PARTIE 4.
Chapitre 1(1971):
Aprèa avoir fait des basses besognes, notament pour les siciliens, Ocelot s´est retrouvé au Tchad.Nous avons retrouvé sa trace à environ 80 km de la capitale.En effet, les français essayaient de contrer un mouvement séparatiste et un groupe de soldats Tchadiens s´étaient retranchés dans des ruines et empéchaient les Français d´avancer.
Nous avons retrouvé un carnet d´officier, le capitaine Montrouge, la description de la journée ou Ocelot est arrivé; voici les écrits originaux:
"3 juin.
Ce matin, un hélicoptère de l´armée Française est arrivé à environ 20 mètres du camp et plusieurs officiers, dont moi, sont allés accueillir la personne arrivée.Nous nous attendions à un général, nous avons été surpris de voir descendre un seul homme.Le plus surprenant était ses habits:il était vétu comme un cow-boy, il avait meme des colts du temps du Far West.On se serait cru au 19ème siècle.Un colonel lui sera la main et il l´appela Ocelot.Je me rappelle que ce Ocelot était pressé de voir le général.Il rentra dans sa tente et ressortit au bout de 20 minutes(Ocelot n´est pas gay, hein
.Il prit des jumelles et scruta les ruines.On a été etonnés quand il a dit brusquement"j´y vais!j´en ai pour une heure, peut etre un peu moins."

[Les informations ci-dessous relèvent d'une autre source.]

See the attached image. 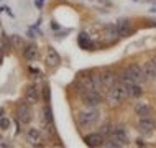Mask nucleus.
<instances>
[{"label":"nucleus","instance_id":"nucleus-25","mask_svg":"<svg viewBox=\"0 0 156 148\" xmlns=\"http://www.w3.org/2000/svg\"><path fill=\"white\" fill-rule=\"evenodd\" d=\"M151 61H153V64H154V67H156V56H154L153 59H151Z\"/></svg>","mask_w":156,"mask_h":148},{"label":"nucleus","instance_id":"nucleus-24","mask_svg":"<svg viewBox=\"0 0 156 148\" xmlns=\"http://www.w3.org/2000/svg\"><path fill=\"white\" fill-rule=\"evenodd\" d=\"M2 59H3V49L0 48V63H2Z\"/></svg>","mask_w":156,"mask_h":148},{"label":"nucleus","instance_id":"nucleus-12","mask_svg":"<svg viewBox=\"0 0 156 148\" xmlns=\"http://www.w3.org/2000/svg\"><path fill=\"white\" fill-rule=\"evenodd\" d=\"M25 100L30 105L38 104V100H40V91H38L35 86H28L25 89Z\"/></svg>","mask_w":156,"mask_h":148},{"label":"nucleus","instance_id":"nucleus-17","mask_svg":"<svg viewBox=\"0 0 156 148\" xmlns=\"http://www.w3.org/2000/svg\"><path fill=\"white\" fill-rule=\"evenodd\" d=\"M143 71H145V76H146V81H154L156 79V67L153 64V61H146L143 63Z\"/></svg>","mask_w":156,"mask_h":148},{"label":"nucleus","instance_id":"nucleus-16","mask_svg":"<svg viewBox=\"0 0 156 148\" xmlns=\"http://www.w3.org/2000/svg\"><path fill=\"white\" fill-rule=\"evenodd\" d=\"M125 89H126V94H128V97H132V99H136V97H140L143 94L141 84H136V82L125 84Z\"/></svg>","mask_w":156,"mask_h":148},{"label":"nucleus","instance_id":"nucleus-18","mask_svg":"<svg viewBox=\"0 0 156 148\" xmlns=\"http://www.w3.org/2000/svg\"><path fill=\"white\" fill-rule=\"evenodd\" d=\"M100 133L105 137V140H107L108 137H112V133H113V125H112V122H105V124L100 125V130H99Z\"/></svg>","mask_w":156,"mask_h":148},{"label":"nucleus","instance_id":"nucleus-8","mask_svg":"<svg viewBox=\"0 0 156 148\" xmlns=\"http://www.w3.org/2000/svg\"><path fill=\"white\" fill-rule=\"evenodd\" d=\"M112 138H113L115 142H119V145H120V146L126 145V143H128V135H126L125 127H123V125H117V127H113Z\"/></svg>","mask_w":156,"mask_h":148},{"label":"nucleus","instance_id":"nucleus-10","mask_svg":"<svg viewBox=\"0 0 156 148\" xmlns=\"http://www.w3.org/2000/svg\"><path fill=\"white\" fill-rule=\"evenodd\" d=\"M100 76H102V82H104L105 89L112 87L113 84L119 82V76H117V73H115V71H112V69H105Z\"/></svg>","mask_w":156,"mask_h":148},{"label":"nucleus","instance_id":"nucleus-14","mask_svg":"<svg viewBox=\"0 0 156 148\" xmlns=\"http://www.w3.org/2000/svg\"><path fill=\"white\" fill-rule=\"evenodd\" d=\"M23 56H25V59H28V61H35V59L40 58V49H38L36 45H25Z\"/></svg>","mask_w":156,"mask_h":148},{"label":"nucleus","instance_id":"nucleus-20","mask_svg":"<svg viewBox=\"0 0 156 148\" xmlns=\"http://www.w3.org/2000/svg\"><path fill=\"white\" fill-rule=\"evenodd\" d=\"M79 46H81V48H84V49H90V48H92V43L87 40V35H86V33H82V35L79 36Z\"/></svg>","mask_w":156,"mask_h":148},{"label":"nucleus","instance_id":"nucleus-13","mask_svg":"<svg viewBox=\"0 0 156 148\" xmlns=\"http://www.w3.org/2000/svg\"><path fill=\"white\" fill-rule=\"evenodd\" d=\"M117 31H119V36L125 38V36H130L133 33V28H132V23H130V20H120L119 23H117Z\"/></svg>","mask_w":156,"mask_h":148},{"label":"nucleus","instance_id":"nucleus-3","mask_svg":"<svg viewBox=\"0 0 156 148\" xmlns=\"http://www.w3.org/2000/svg\"><path fill=\"white\" fill-rule=\"evenodd\" d=\"M16 118L22 125H28L33 118V110H31V105L25 100V102H20L16 105Z\"/></svg>","mask_w":156,"mask_h":148},{"label":"nucleus","instance_id":"nucleus-9","mask_svg":"<svg viewBox=\"0 0 156 148\" xmlns=\"http://www.w3.org/2000/svg\"><path fill=\"white\" fill-rule=\"evenodd\" d=\"M27 140L30 145H41V142H43V135H41V130L36 128V127H30V128L27 130Z\"/></svg>","mask_w":156,"mask_h":148},{"label":"nucleus","instance_id":"nucleus-5","mask_svg":"<svg viewBox=\"0 0 156 148\" xmlns=\"http://www.w3.org/2000/svg\"><path fill=\"white\" fill-rule=\"evenodd\" d=\"M138 132L143 133V135H150L154 132V127H156V122L154 118L148 115V117H140L138 118Z\"/></svg>","mask_w":156,"mask_h":148},{"label":"nucleus","instance_id":"nucleus-22","mask_svg":"<svg viewBox=\"0 0 156 148\" xmlns=\"http://www.w3.org/2000/svg\"><path fill=\"white\" fill-rule=\"evenodd\" d=\"M49 100H51V97H49V87L44 86L43 87V102L44 104H49Z\"/></svg>","mask_w":156,"mask_h":148},{"label":"nucleus","instance_id":"nucleus-1","mask_svg":"<svg viewBox=\"0 0 156 148\" xmlns=\"http://www.w3.org/2000/svg\"><path fill=\"white\" fill-rule=\"evenodd\" d=\"M126 99H128V94H126L125 84H122L120 81L107 89V102L110 104L112 107H117V105L123 104Z\"/></svg>","mask_w":156,"mask_h":148},{"label":"nucleus","instance_id":"nucleus-4","mask_svg":"<svg viewBox=\"0 0 156 148\" xmlns=\"http://www.w3.org/2000/svg\"><path fill=\"white\" fill-rule=\"evenodd\" d=\"M82 102L87 105V107H97L100 102H102V96L97 91H90V89H84L82 91Z\"/></svg>","mask_w":156,"mask_h":148},{"label":"nucleus","instance_id":"nucleus-15","mask_svg":"<svg viewBox=\"0 0 156 148\" xmlns=\"http://www.w3.org/2000/svg\"><path fill=\"white\" fill-rule=\"evenodd\" d=\"M135 114L138 117H148L153 114V109L148 102H136L135 104Z\"/></svg>","mask_w":156,"mask_h":148},{"label":"nucleus","instance_id":"nucleus-2","mask_svg":"<svg viewBox=\"0 0 156 148\" xmlns=\"http://www.w3.org/2000/svg\"><path fill=\"white\" fill-rule=\"evenodd\" d=\"M100 118V112L95 107H87L77 114V124L81 128H92L97 125Z\"/></svg>","mask_w":156,"mask_h":148},{"label":"nucleus","instance_id":"nucleus-21","mask_svg":"<svg viewBox=\"0 0 156 148\" xmlns=\"http://www.w3.org/2000/svg\"><path fill=\"white\" fill-rule=\"evenodd\" d=\"M8 127H10V120H8L7 117H0V128L8 130Z\"/></svg>","mask_w":156,"mask_h":148},{"label":"nucleus","instance_id":"nucleus-11","mask_svg":"<svg viewBox=\"0 0 156 148\" xmlns=\"http://www.w3.org/2000/svg\"><path fill=\"white\" fill-rule=\"evenodd\" d=\"M59 63H61V58H59V54H58V51L49 46L48 51H46V66L56 67V66H59Z\"/></svg>","mask_w":156,"mask_h":148},{"label":"nucleus","instance_id":"nucleus-19","mask_svg":"<svg viewBox=\"0 0 156 148\" xmlns=\"http://www.w3.org/2000/svg\"><path fill=\"white\" fill-rule=\"evenodd\" d=\"M10 45L13 46L15 49H23V48H25V41H23V38H22V36H18V35H12V36H10Z\"/></svg>","mask_w":156,"mask_h":148},{"label":"nucleus","instance_id":"nucleus-7","mask_svg":"<svg viewBox=\"0 0 156 148\" xmlns=\"http://www.w3.org/2000/svg\"><path fill=\"white\" fill-rule=\"evenodd\" d=\"M84 142H86L87 146H102L105 143V137L100 132H94V133H89L84 137Z\"/></svg>","mask_w":156,"mask_h":148},{"label":"nucleus","instance_id":"nucleus-6","mask_svg":"<svg viewBox=\"0 0 156 148\" xmlns=\"http://www.w3.org/2000/svg\"><path fill=\"white\" fill-rule=\"evenodd\" d=\"M126 69L130 71V74H132V79H133V82H136V84H141V82H146V76H145V71H143V66L140 64H130Z\"/></svg>","mask_w":156,"mask_h":148},{"label":"nucleus","instance_id":"nucleus-23","mask_svg":"<svg viewBox=\"0 0 156 148\" xmlns=\"http://www.w3.org/2000/svg\"><path fill=\"white\" fill-rule=\"evenodd\" d=\"M136 145H138V146H141V145H143V146H145V145H146V143H145V142H143V140H136Z\"/></svg>","mask_w":156,"mask_h":148}]
</instances>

On l´a tous regardé:il semblait déterminé.Ensuite, il ouvrit son sac et sortit une arme très étrange par la forme.Intrigué, je lui ai demandé ce que c´était et il me répondit que c´est une arme qu´un ami belge, armurier, a créer pour lui afin de le remercier de lui avoir sauvé la vie il y a quelques temps.Il m´a dit aussi que l´arme, un P-90, pouvait tirer sous l´eau, a travers du béton ou meme du fer 50 coups en 30 secondes.J´ai été surpris et énervé de le voir attaquer tout seul.Ocelot sortit un fusil a lunette et le mit en bandoulière.Ensuite, il partit en direction des ruines.Durant une demi-heure, j´ai scruté l´horizon sans rien entendre que le vent sur les dunes de sable.

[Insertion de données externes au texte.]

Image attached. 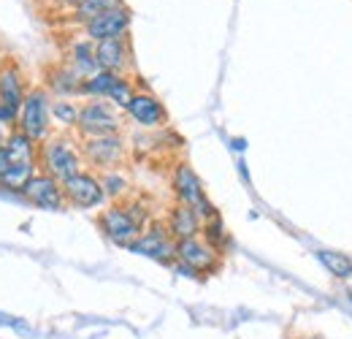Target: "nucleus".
Here are the masks:
<instances>
[{
  "label": "nucleus",
  "mask_w": 352,
  "mask_h": 339,
  "mask_svg": "<svg viewBox=\"0 0 352 339\" xmlns=\"http://www.w3.org/2000/svg\"><path fill=\"white\" fill-rule=\"evenodd\" d=\"M76 130L82 138H95V136H114L122 130V120L117 106H111L106 98H92L79 109V123Z\"/></svg>",
  "instance_id": "nucleus-4"
},
{
  "label": "nucleus",
  "mask_w": 352,
  "mask_h": 339,
  "mask_svg": "<svg viewBox=\"0 0 352 339\" xmlns=\"http://www.w3.org/2000/svg\"><path fill=\"white\" fill-rule=\"evenodd\" d=\"M22 198L28 204H33L36 209H46V212H60L65 209V193H63V182H57L54 176H49L44 171H38L22 190Z\"/></svg>",
  "instance_id": "nucleus-9"
},
{
  "label": "nucleus",
  "mask_w": 352,
  "mask_h": 339,
  "mask_svg": "<svg viewBox=\"0 0 352 339\" xmlns=\"http://www.w3.org/2000/svg\"><path fill=\"white\" fill-rule=\"evenodd\" d=\"M201 228H204V220L198 217L195 209H190L184 204H176L174 209H171V214H168V234L174 236L176 242L201 236Z\"/></svg>",
  "instance_id": "nucleus-16"
},
{
  "label": "nucleus",
  "mask_w": 352,
  "mask_h": 339,
  "mask_svg": "<svg viewBox=\"0 0 352 339\" xmlns=\"http://www.w3.org/2000/svg\"><path fill=\"white\" fill-rule=\"evenodd\" d=\"M82 163L85 158H82L79 141H74L71 136H49L38 144V169L54 176L57 182H65L74 174H79Z\"/></svg>",
  "instance_id": "nucleus-2"
},
{
  "label": "nucleus",
  "mask_w": 352,
  "mask_h": 339,
  "mask_svg": "<svg viewBox=\"0 0 352 339\" xmlns=\"http://www.w3.org/2000/svg\"><path fill=\"white\" fill-rule=\"evenodd\" d=\"M11 130H16V127H8L6 123H0V144H6V138L11 136Z\"/></svg>",
  "instance_id": "nucleus-28"
},
{
  "label": "nucleus",
  "mask_w": 352,
  "mask_h": 339,
  "mask_svg": "<svg viewBox=\"0 0 352 339\" xmlns=\"http://www.w3.org/2000/svg\"><path fill=\"white\" fill-rule=\"evenodd\" d=\"M128 30H131V11H128V6L111 8V11H106V14L85 22V39L92 43L109 41V39H128Z\"/></svg>",
  "instance_id": "nucleus-11"
},
{
  "label": "nucleus",
  "mask_w": 352,
  "mask_h": 339,
  "mask_svg": "<svg viewBox=\"0 0 352 339\" xmlns=\"http://www.w3.org/2000/svg\"><path fill=\"white\" fill-rule=\"evenodd\" d=\"M309 339H320V337H309Z\"/></svg>",
  "instance_id": "nucleus-29"
},
{
  "label": "nucleus",
  "mask_w": 352,
  "mask_h": 339,
  "mask_svg": "<svg viewBox=\"0 0 352 339\" xmlns=\"http://www.w3.org/2000/svg\"><path fill=\"white\" fill-rule=\"evenodd\" d=\"M85 163L95 166L100 171H114V166H120L125 161V141L120 133L114 136H95V138H82L79 144Z\"/></svg>",
  "instance_id": "nucleus-6"
},
{
  "label": "nucleus",
  "mask_w": 352,
  "mask_h": 339,
  "mask_svg": "<svg viewBox=\"0 0 352 339\" xmlns=\"http://www.w3.org/2000/svg\"><path fill=\"white\" fill-rule=\"evenodd\" d=\"M14 163H38V141L25 136L22 130H11V136L3 144Z\"/></svg>",
  "instance_id": "nucleus-17"
},
{
  "label": "nucleus",
  "mask_w": 352,
  "mask_h": 339,
  "mask_svg": "<svg viewBox=\"0 0 352 339\" xmlns=\"http://www.w3.org/2000/svg\"><path fill=\"white\" fill-rule=\"evenodd\" d=\"M176 263L187 266L190 271H195V274L201 277V274L217 271V266H220V253H217L206 239L192 236V239L176 242Z\"/></svg>",
  "instance_id": "nucleus-8"
},
{
  "label": "nucleus",
  "mask_w": 352,
  "mask_h": 339,
  "mask_svg": "<svg viewBox=\"0 0 352 339\" xmlns=\"http://www.w3.org/2000/svg\"><path fill=\"white\" fill-rule=\"evenodd\" d=\"M201 234H204V239L222 255V250L228 247V231H225V225H222L220 217H212V220H206L204 223V228H201Z\"/></svg>",
  "instance_id": "nucleus-26"
},
{
  "label": "nucleus",
  "mask_w": 352,
  "mask_h": 339,
  "mask_svg": "<svg viewBox=\"0 0 352 339\" xmlns=\"http://www.w3.org/2000/svg\"><path fill=\"white\" fill-rule=\"evenodd\" d=\"M117 76H120V74H111V71H95L92 76L85 79L82 95H87L89 101H92V98H106L109 90H111L114 82H117Z\"/></svg>",
  "instance_id": "nucleus-22"
},
{
  "label": "nucleus",
  "mask_w": 352,
  "mask_h": 339,
  "mask_svg": "<svg viewBox=\"0 0 352 339\" xmlns=\"http://www.w3.org/2000/svg\"><path fill=\"white\" fill-rule=\"evenodd\" d=\"M135 255H146L157 263H166V266H174L176 263V239L168 234V225H152V228H144V234L128 247Z\"/></svg>",
  "instance_id": "nucleus-7"
},
{
  "label": "nucleus",
  "mask_w": 352,
  "mask_h": 339,
  "mask_svg": "<svg viewBox=\"0 0 352 339\" xmlns=\"http://www.w3.org/2000/svg\"><path fill=\"white\" fill-rule=\"evenodd\" d=\"M317 260L333 274V277H342V280H350L352 277V258L344 253H336V250H317Z\"/></svg>",
  "instance_id": "nucleus-20"
},
{
  "label": "nucleus",
  "mask_w": 352,
  "mask_h": 339,
  "mask_svg": "<svg viewBox=\"0 0 352 339\" xmlns=\"http://www.w3.org/2000/svg\"><path fill=\"white\" fill-rule=\"evenodd\" d=\"M100 185H103V193H106V198H122L125 193H128V187H131V182H128V176L122 174V171H103V176H100Z\"/></svg>",
  "instance_id": "nucleus-24"
},
{
  "label": "nucleus",
  "mask_w": 352,
  "mask_h": 339,
  "mask_svg": "<svg viewBox=\"0 0 352 339\" xmlns=\"http://www.w3.org/2000/svg\"><path fill=\"white\" fill-rule=\"evenodd\" d=\"M82 85L85 79L65 63V65H54L49 74H46V92L57 95V98H74V95H82Z\"/></svg>",
  "instance_id": "nucleus-15"
},
{
  "label": "nucleus",
  "mask_w": 352,
  "mask_h": 339,
  "mask_svg": "<svg viewBox=\"0 0 352 339\" xmlns=\"http://www.w3.org/2000/svg\"><path fill=\"white\" fill-rule=\"evenodd\" d=\"M68 65H71L82 79H87L95 71H100V68H98V60H95V43L87 41V39L74 43V46H71V60H68Z\"/></svg>",
  "instance_id": "nucleus-19"
},
{
  "label": "nucleus",
  "mask_w": 352,
  "mask_h": 339,
  "mask_svg": "<svg viewBox=\"0 0 352 339\" xmlns=\"http://www.w3.org/2000/svg\"><path fill=\"white\" fill-rule=\"evenodd\" d=\"M79 103H74L71 98H54L52 101V123L60 127H76L79 123Z\"/></svg>",
  "instance_id": "nucleus-21"
},
{
  "label": "nucleus",
  "mask_w": 352,
  "mask_h": 339,
  "mask_svg": "<svg viewBox=\"0 0 352 339\" xmlns=\"http://www.w3.org/2000/svg\"><path fill=\"white\" fill-rule=\"evenodd\" d=\"M38 163H11L8 171L0 176V190H6V193H19L22 196V190H25V185L38 174Z\"/></svg>",
  "instance_id": "nucleus-18"
},
{
  "label": "nucleus",
  "mask_w": 352,
  "mask_h": 339,
  "mask_svg": "<svg viewBox=\"0 0 352 339\" xmlns=\"http://www.w3.org/2000/svg\"><path fill=\"white\" fill-rule=\"evenodd\" d=\"M16 130H22L25 136H30L38 144L52 136V98H49L44 87L28 90V95L22 101V109H19Z\"/></svg>",
  "instance_id": "nucleus-3"
},
{
  "label": "nucleus",
  "mask_w": 352,
  "mask_h": 339,
  "mask_svg": "<svg viewBox=\"0 0 352 339\" xmlns=\"http://www.w3.org/2000/svg\"><path fill=\"white\" fill-rule=\"evenodd\" d=\"M149 214L138 204H114L106 207L98 214V228L103 231V236L117 245V247H131L133 242L144 234Z\"/></svg>",
  "instance_id": "nucleus-1"
},
{
  "label": "nucleus",
  "mask_w": 352,
  "mask_h": 339,
  "mask_svg": "<svg viewBox=\"0 0 352 339\" xmlns=\"http://www.w3.org/2000/svg\"><path fill=\"white\" fill-rule=\"evenodd\" d=\"M133 95H135V87H133V82L128 79V76H117V82H114V87L109 90V95H106V101L111 103V106H117V109H128V103L133 101Z\"/></svg>",
  "instance_id": "nucleus-25"
},
{
  "label": "nucleus",
  "mask_w": 352,
  "mask_h": 339,
  "mask_svg": "<svg viewBox=\"0 0 352 339\" xmlns=\"http://www.w3.org/2000/svg\"><path fill=\"white\" fill-rule=\"evenodd\" d=\"M120 6H125V3H122V0H82V3L74 8V17L85 25L89 19H95V17H100V14L111 11V8H120Z\"/></svg>",
  "instance_id": "nucleus-23"
},
{
  "label": "nucleus",
  "mask_w": 352,
  "mask_h": 339,
  "mask_svg": "<svg viewBox=\"0 0 352 339\" xmlns=\"http://www.w3.org/2000/svg\"><path fill=\"white\" fill-rule=\"evenodd\" d=\"M11 163H14V161H11V155H8V150H6L3 144H0V176H3L6 171H8V166H11Z\"/></svg>",
  "instance_id": "nucleus-27"
},
{
  "label": "nucleus",
  "mask_w": 352,
  "mask_h": 339,
  "mask_svg": "<svg viewBox=\"0 0 352 339\" xmlns=\"http://www.w3.org/2000/svg\"><path fill=\"white\" fill-rule=\"evenodd\" d=\"M174 193H176V198H179V204H184V207L195 209L204 223H206V220H212V217H217V209H214V207H212V201L206 198V190H204V185H201L198 174L190 169L187 163H176Z\"/></svg>",
  "instance_id": "nucleus-5"
},
{
  "label": "nucleus",
  "mask_w": 352,
  "mask_h": 339,
  "mask_svg": "<svg viewBox=\"0 0 352 339\" xmlns=\"http://www.w3.org/2000/svg\"><path fill=\"white\" fill-rule=\"evenodd\" d=\"M125 112H128V117H131L133 123L141 127H160L166 125V120H168L166 106L152 92H135Z\"/></svg>",
  "instance_id": "nucleus-13"
},
{
  "label": "nucleus",
  "mask_w": 352,
  "mask_h": 339,
  "mask_svg": "<svg viewBox=\"0 0 352 339\" xmlns=\"http://www.w3.org/2000/svg\"><path fill=\"white\" fill-rule=\"evenodd\" d=\"M25 95H28V85H25V74L19 71V65L3 63L0 65V103L19 112Z\"/></svg>",
  "instance_id": "nucleus-14"
},
{
  "label": "nucleus",
  "mask_w": 352,
  "mask_h": 339,
  "mask_svg": "<svg viewBox=\"0 0 352 339\" xmlns=\"http://www.w3.org/2000/svg\"><path fill=\"white\" fill-rule=\"evenodd\" d=\"M95 60L100 71H111L125 76V71L131 68V43L128 39H109V41L95 43Z\"/></svg>",
  "instance_id": "nucleus-12"
},
{
  "label": "nucleus",
  "mask_w": 352,
  "mask_h": 339,
  "mask_svg": "<svg viewBox=\"0 0 352 339\" xmlns=\"http://www.w3.org/2000/svg\"><path fill=\"white\" fill-rule=\"evenodd\" d=\"M63 193H65V201L71 207H76V209H95V207H100L106 201L100 176H95L89 171H79L71 179H65L63 182Z\"/></svg>",
  "instance_id": "nucleus-10"
}]
</instances>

Au moment ou j´ai détourné le regard, un coup de feu est parti d´une dune, puis un deuxième et un troisième.Tout a coup, des coups de feu ont commencé à partir, entremelés à des cris des tchadiens.Une rafale partit au moment ou plusieurs soldats s´élançaient dans une direction:tout le groupe tomba.Alors seulement, on vit Ocelot se lever, sortir ses deux revolvers et se précipiter vers les ruines.Il y eut ensuite dix coups de feu.Puis on a vu un soldat s´enfuir dans le désert.Un coup de feu éclata et l´homme tomba, mais il n´était que blessé, et on a vu Ocelot marcher dans sa direction et tirer la dernière balle à bout portant.Ensuite, il est revenu et le général lui a serré la main en le remerciant.Ce qui m´a marqué, c´est la froideur d´Ocelot:il a juste demandé son argent et le général lui donna une enorme liasse de billets et Ocelot remonta dans l´hélicoptère et s´en alla.Ce fut la seule fois ou je le vis."